WORK REQUEST: The answer must consist of the records below, repeated exactly.

Extracted records:
--------------------------------------------------
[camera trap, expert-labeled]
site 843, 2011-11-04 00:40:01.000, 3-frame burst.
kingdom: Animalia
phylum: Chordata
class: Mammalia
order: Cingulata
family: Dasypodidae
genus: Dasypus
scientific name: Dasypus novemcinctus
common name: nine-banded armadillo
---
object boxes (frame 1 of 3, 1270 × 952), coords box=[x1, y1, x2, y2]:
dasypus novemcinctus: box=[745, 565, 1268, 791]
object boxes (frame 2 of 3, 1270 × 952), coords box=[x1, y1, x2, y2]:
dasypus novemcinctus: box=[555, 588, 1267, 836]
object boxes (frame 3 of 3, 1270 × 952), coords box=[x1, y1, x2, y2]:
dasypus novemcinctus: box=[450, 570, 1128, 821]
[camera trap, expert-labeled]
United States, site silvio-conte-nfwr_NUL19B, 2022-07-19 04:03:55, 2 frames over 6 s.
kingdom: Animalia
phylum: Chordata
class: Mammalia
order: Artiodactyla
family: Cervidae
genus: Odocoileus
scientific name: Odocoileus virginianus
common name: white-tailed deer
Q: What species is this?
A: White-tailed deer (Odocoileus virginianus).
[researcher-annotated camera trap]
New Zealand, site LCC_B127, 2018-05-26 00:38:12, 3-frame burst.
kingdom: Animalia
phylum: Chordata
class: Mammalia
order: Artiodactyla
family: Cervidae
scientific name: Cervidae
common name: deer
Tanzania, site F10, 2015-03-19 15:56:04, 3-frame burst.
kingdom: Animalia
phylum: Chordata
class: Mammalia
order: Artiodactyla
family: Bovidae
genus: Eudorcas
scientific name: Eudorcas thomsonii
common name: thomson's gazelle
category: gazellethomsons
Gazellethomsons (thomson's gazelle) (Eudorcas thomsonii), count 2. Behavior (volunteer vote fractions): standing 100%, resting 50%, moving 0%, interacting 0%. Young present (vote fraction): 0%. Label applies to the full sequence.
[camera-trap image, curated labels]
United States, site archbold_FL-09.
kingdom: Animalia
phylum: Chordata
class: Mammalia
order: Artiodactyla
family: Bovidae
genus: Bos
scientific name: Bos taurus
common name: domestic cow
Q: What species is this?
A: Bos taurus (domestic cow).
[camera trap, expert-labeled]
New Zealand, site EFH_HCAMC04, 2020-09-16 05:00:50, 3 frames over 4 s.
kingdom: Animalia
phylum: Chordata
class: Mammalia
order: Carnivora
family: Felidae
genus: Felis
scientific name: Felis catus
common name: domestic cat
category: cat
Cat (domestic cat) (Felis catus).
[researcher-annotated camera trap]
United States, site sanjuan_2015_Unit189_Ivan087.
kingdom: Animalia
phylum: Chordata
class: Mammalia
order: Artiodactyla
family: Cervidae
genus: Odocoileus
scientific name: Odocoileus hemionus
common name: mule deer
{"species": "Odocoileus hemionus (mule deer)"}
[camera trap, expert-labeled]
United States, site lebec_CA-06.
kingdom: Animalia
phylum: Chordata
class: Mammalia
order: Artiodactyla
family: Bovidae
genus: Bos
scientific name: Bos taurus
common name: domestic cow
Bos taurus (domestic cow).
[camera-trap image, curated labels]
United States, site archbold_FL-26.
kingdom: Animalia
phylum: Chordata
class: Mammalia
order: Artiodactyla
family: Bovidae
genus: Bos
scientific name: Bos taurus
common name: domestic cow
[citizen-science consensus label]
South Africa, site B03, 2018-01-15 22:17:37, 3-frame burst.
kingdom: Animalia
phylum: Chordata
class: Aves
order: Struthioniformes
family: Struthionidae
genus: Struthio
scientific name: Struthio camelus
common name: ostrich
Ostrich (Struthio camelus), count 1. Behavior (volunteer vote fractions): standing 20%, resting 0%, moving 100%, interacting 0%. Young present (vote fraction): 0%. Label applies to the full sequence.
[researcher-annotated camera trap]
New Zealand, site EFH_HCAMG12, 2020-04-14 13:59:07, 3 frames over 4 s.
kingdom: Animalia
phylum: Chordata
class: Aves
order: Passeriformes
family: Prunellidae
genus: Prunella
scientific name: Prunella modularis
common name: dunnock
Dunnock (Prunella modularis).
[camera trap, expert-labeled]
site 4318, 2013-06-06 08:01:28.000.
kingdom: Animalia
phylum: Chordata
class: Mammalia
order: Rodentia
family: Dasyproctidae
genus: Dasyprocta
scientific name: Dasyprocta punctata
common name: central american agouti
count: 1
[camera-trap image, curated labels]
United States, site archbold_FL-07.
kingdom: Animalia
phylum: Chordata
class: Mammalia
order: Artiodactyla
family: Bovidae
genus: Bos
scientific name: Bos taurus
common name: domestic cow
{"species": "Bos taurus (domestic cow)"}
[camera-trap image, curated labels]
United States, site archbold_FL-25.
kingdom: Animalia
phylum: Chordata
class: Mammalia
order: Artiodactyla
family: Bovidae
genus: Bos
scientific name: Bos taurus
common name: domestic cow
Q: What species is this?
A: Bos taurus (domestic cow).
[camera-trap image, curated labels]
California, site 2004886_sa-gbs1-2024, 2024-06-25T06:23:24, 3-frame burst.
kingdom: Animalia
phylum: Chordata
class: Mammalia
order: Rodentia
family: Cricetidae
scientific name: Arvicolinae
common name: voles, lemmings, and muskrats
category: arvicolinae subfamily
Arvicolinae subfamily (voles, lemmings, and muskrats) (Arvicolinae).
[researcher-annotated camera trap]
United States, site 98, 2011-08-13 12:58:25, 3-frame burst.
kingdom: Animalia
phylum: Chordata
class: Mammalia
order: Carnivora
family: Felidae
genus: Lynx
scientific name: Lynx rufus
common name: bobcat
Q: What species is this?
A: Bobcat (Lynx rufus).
--------------------------------------------------
EXPECTED OUTPUT:
[camera trap, expert-labeled]
site 843, 2011-11-04 00:40:01.000, 3-frame burst.
kingdom: Animalia
phylum: Chordata
class: Mammalia
order: Cingulata
family: Dasypodidae
genus: Dasypus
scientific name: Dasypus novemcinctus
common name: nine-banded armadillo
---
object boxes (frame 1 of 3, 1270 × 952), coords box=[x1, y1, x2, y2]:
dasypus novemcinctus: box=[745, 565, 1268, 791]
object boxes (frame 2 of 3, 1270 × 952), coords box=[x1, y1, x2, y2]:
dasypus novemcinctus: box=[555, 588, 1267, 836]
object boxes (frame 3 of 3, 1270 × 952), coords box=[x1, y1, x2, y2]:
dasypus novemcinctus: box=[450, 570, 1128, 821]
[camera trap, expert-labeled]
United States, site silvio-conte-nfwr_NUL19B, 2022-07-19 04:03:55, 2 frames over 6 s.
kingdom: Animalia
phylum: Chordata
class: Mammalia
order: Artiodactyla
family: Cervidae
genus: Odocoileus
scientific name: Odocoileus virginianus
common name: white-tailed deer
Q: What species is this?
A: White-tailed deer (Odocoileus virginianus).
[researcher-annotated camera trap]
New Zealand, site LCC_B127, 2018-05-26 00:38:12, 3-frame burst.
kingdom: Animalia
phylum: Chordata
class: Mammalia
order: Artiodactyla
family: Cervidae
scientific name: Cervidae
common name: deer
Tanzania, site F10, 2015-03-19 15:56:04, 3-frame burst.
kingdom: Animalia
phylum: Chordata
class: Mammalia
order: Artiodactyla
family: Bovidae
genus: Eudorcas
scientific name: Eudorcas thomsonii
common name: thomson's gazelle
category: gazellethomsons
Gazellethomsons (thomson's gazelle) (Eudorcas thomsonii), count 2. Behavior (volunteer vote fractions): standing 100%, resting 50%, moving 0%, interacting 0%. Young present (vote fraction): 0%. Label applies to the full sequence.
[camera-trap image, curated labels]
United States, site archbold_FL-09.
kingdom: Animalia
phylum: Chordata
class: Mammalia
order: Artiodactyla
family: Bovidae
genus: Bos
scientific name: Bos taurus
common name: domestic cow
Q: What species is this?
A: Bos taurus (domestic cow).
[camera trap, expert-labeled]
New Zealand, site EFH_HCAMC04, 2020-09-16 05:00:50, 3 frames over 4 s.
kingdom: Animalia
phylum: Chordata
class: Mammalia
order: Carnivora
family: Felidae
genus: Felis
scientific name: Felis catus
common name: domestic cat
category: cat
Cat (domestic cat) (Felis catus).
[researcher-annotated camera trap]
United States, site sanjuan_2015_Unit189_Ivan087.
kingdom: Animalia
phylum: Chordata
class: Mammalia
order: Artiodactyla
family: Cervidae
genus: Odocoileus
scientific name: Odocoileus hemionus
common name: mule deer
{"species": "Odocoileus hemionus (mule deer)"}
[camera trap, expert-labeled]
United States, site lebec_CA-06.
kingdom: Animalia
phylum: Chordata
class: Mammalia
order: Artiodactyla
family: Bovidae
genus: Bos
scientific name: Bos taurus
common name: domestic cow
Bos taurus (domestic cow).
[camera-trap image, curated labels]
United States, site archbold_FL-26.
kingdom: Animalia
phylum: Chordata
class: Mammalia
order: Artiodactyla
family: Bovidae
genus: Bos
scientific name: Bos taurus
common name: domestic cow
[citizen-science consensus label]
South Africa, site B03, 2018-01-15 22:17:37, 3-frame burst.
kingdom: Animalia
phylum: Chordata
class: Aves
order: Struthioniformes
family: Struthionidae
genus: Struthio
scientific name: Struthio camelus
common name: ostrich
Ostrich (Struthio camelus), count 1. Behavior (volunteer vote fractions): standing 20%, resting 0%, moving 100%, interacting 0%. Young present (vote fraction): 0%. Label applies to the full sequence.
[researcher-annotated camera trap]
New Zealand, site EFH_HCAMG12, 2020-04-14 13:59:07, 3 frames over 4 s.
kingdom: Animalia
phylum: Chordata
class: Aves
order: Passeriformes
family: Prunellidae
genus: Prunella
scientific name: Prunella modularis
common name: dunnock
Dunnock (Prunella modularis).
[camera trap, expert-labeled]
site 4318, 2013-06-06 08:01:28.000.
kingdom: Animalia
phylum: Chordata
class: Mammalia
order: Rodentia
family: Dasyproctidae
genus: Dasyprocta
scientific name: Dasyprocta punctata
common name: central american agouti
count: 1
[camera-trap image, curated labels]
United States, site archbold_FL-07.
kingdom: Animalia
phylum: Chordata
class: Mammalia
order: Artiodactyla
family: Bovidae
genus: Bos
scientific name: Bos taurus
common name: domestic cow
{"species": "Bos taurus (domestic cow)"}
[camera-trap image, curated labels]
United States, site archbold_FL-25.
kingdom: Animalia
phylum: Chordata
class: Mammalia
order: Artiodactyla
family: Bovidae
genus: Bos
scientific name: Bos taurus
common name: domestic cow
Q: What species is this?
A: Bos taurus (domestic cow).
[camera-trap image, curated labels]
California, site 2004886_sa-gbs1-2024, 2024-06-25T06:23:24, 3-frame burst.
kingdom: Animalia
phylum: Chordata
class: Mammalia
order: Rodentia
family: Cricetidae
scientific name: Arvicolinae
common name: voles, lemmings, and muskrats
category: arvicolinae subfamily
Arvicolinae subfamily (voles, lemmings, and muskrats) (Arvicolinae).
[researcher-annotated camera trap]
United States, site 98, 2011-08-13 12:58:25, 3-frame burst.
kingdom: Animalia
phylum: Chordata
class: Mammalia
order: Carnivora
family: Felidae
genus: Lynx
scientific name: Lynx rufus
common name: bobcat
Q: What species is this?
A: Bobcat (Lynx rufus).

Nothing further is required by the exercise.